Hill Country Geology, Part Five

It takes a trained eye to notice granitic xenoliths. Xenoliths, as I have noted elsewhere, are literally "strange stones", bits of other rock that had gotten caught up in flowing magma and managed to maintain aspects of their original character, even if (as in the case of the photo above) they had become partially absorbed into the surrounding melt. Anyway, at first, the granite at my feet looked all alike, except where the solution pits poc-marked its surface, or where the joints ran that linked the pits in a geologic connect-the-dots. But then Julie pointed out a xenolith, and we were all fascinated at the discovery. After all, xenoliths can't be that common, can they, if it had taken us so long to find one?
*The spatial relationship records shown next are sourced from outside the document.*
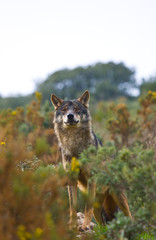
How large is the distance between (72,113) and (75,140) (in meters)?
0.49

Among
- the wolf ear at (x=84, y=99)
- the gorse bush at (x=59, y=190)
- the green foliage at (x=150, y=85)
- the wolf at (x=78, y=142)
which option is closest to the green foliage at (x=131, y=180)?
the gorse bush at (x=59, y=190)

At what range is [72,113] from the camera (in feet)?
19.7

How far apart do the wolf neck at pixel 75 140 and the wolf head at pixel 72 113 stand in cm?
11

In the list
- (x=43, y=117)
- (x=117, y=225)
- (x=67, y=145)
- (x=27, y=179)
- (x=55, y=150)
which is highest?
(x=43, y=117)

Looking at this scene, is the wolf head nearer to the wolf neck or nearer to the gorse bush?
the wolf neck

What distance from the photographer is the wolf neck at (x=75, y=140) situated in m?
5.87

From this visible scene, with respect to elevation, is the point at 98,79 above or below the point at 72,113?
above

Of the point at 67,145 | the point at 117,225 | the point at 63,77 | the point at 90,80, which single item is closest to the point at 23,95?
the point at 63,77

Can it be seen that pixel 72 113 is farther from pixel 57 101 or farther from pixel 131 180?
pixel 131 180

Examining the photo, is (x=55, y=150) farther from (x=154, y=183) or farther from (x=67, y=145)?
(x=154, y=183)

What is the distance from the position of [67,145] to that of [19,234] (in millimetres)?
3083

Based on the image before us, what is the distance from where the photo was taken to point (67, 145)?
594 centimetres

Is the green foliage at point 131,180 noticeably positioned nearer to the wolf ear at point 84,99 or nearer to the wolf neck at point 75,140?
the wolf neck at point 75,140

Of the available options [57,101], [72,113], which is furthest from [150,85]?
[72,113]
The reality was that xenoliths of all sorts were all over both of the pavement outcrops we explored. Some were darker than the granite, and were probably true bits of the "country rock" that had been intruded, while others were lighter granitic phases. The novelty wore off, though I was still entranced by some of them -- particularly a large (maybe eight inches long) xenolith of finer grained granite that had weathered out a bit from the surrounding rock (see below). Julie explained to me that the xenolith, which was just downhill from a zone of finer-grained granite, was probably part of the finer-grained phase that, having cooled early in the history of the melt, somehow got ripped away from the rest and incorporated into the remaining
magma. Now, it rises from the granite pavement surface like a miniature Stone Mountain, channelling the flow of rainwater down the rock, causing a small solution pit to form just downhill. I took several photographs of it, thinking about how small a difference in erodibility can, in turn, can cause such noteworthy topographic expression. I was beginning to appreciate the subtle nuances of granite bodies, though the relationship was strictly plutonic.